Fünf Leben hört sich zudem beinahe märchenhaft an. Doch die meisten Leben habe sich Irmgard Keun nicht selbst ausgesucht, so Nemitz und Hübner. Für die Schriftstellerin war es durch die Umbrüche und die Gewalt des 20. Jahrhunderts geprägt: „Es ist vor allem das Leben einer Frau, die es geschafft hat, immer wieder zu überleben und einen eigenen Weg zu finden. Ihr Drama ist, dass diese Erfahrungen in der zweiten Hälfte ihres Lebens nicht mehr zu Literatur wurden – was wären ihre Geschichten über die 60er oder 70er gewesen?“
Was wäre, wenn – an so vielen Gabelungen ihres Lebensweges scheint sich genau diese Frage immer wieder gestellt zu haben. Und dabei hat so vieles im Leben der Irmgard Keun scheinbar gradlinig und gut bürgerlich begonnen, wie man so sagt: Keun lernt Stenografie und Schreibmaschine, arbeitet brav im väterlichen Betrieb. Doch das ist es nicht, was sie vom Leben will und was das Leben ihr bieten könnte.
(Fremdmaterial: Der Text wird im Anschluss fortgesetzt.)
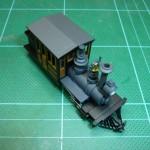 minitrains_forney2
Also besucht sie 1925 die Kölner Schauspielschule; Engagements am Hamburger Thalia Theater und in Greifswald folgen. Bis sie zu schreiben beginnt und auf Anhieb Riesenerfolge feiert: „Gilgi, eine von uns“ erscheint im Oktober 1931 und schon im Frühjahr 1932 „Das kunstseidene Mädchen“. Es sind die Geschichten junger, sogenannter neuer Frauen, die in der Großstadt um den gesellschaftlichen Aufstieg ringen und den Absturz fürchten. „Ich will so ein Glanz werden, der oben ist. Mit weißem Auto und Badewasser, das nach Parfüm riecht, und alles wie Paris. Und die Leute achten mich hoch, weil ich ein Glanz bin“, ist einer der berühmten Sätze aus ihrem zweiten Roman.
Klug und witzig sind ihre Heldinnen, sie sind schlagfertig, können schwadronieren. Und die Sprache dieser Zeitromane ist unerhört, schnell, echt und ehrlich und gewürzt mit der Brutalität einer schonungslosen Beobachterin. Autobiografisch sind ihre Bücher streng genommen nicht. Dennoch habe Keun, wie es ihre Biografin Hiltrud Häntzschel einmal fein notiert hat, bei der Zeichnung ihrer Romanheldinnen „eifrig in den Spiegel geschaut“.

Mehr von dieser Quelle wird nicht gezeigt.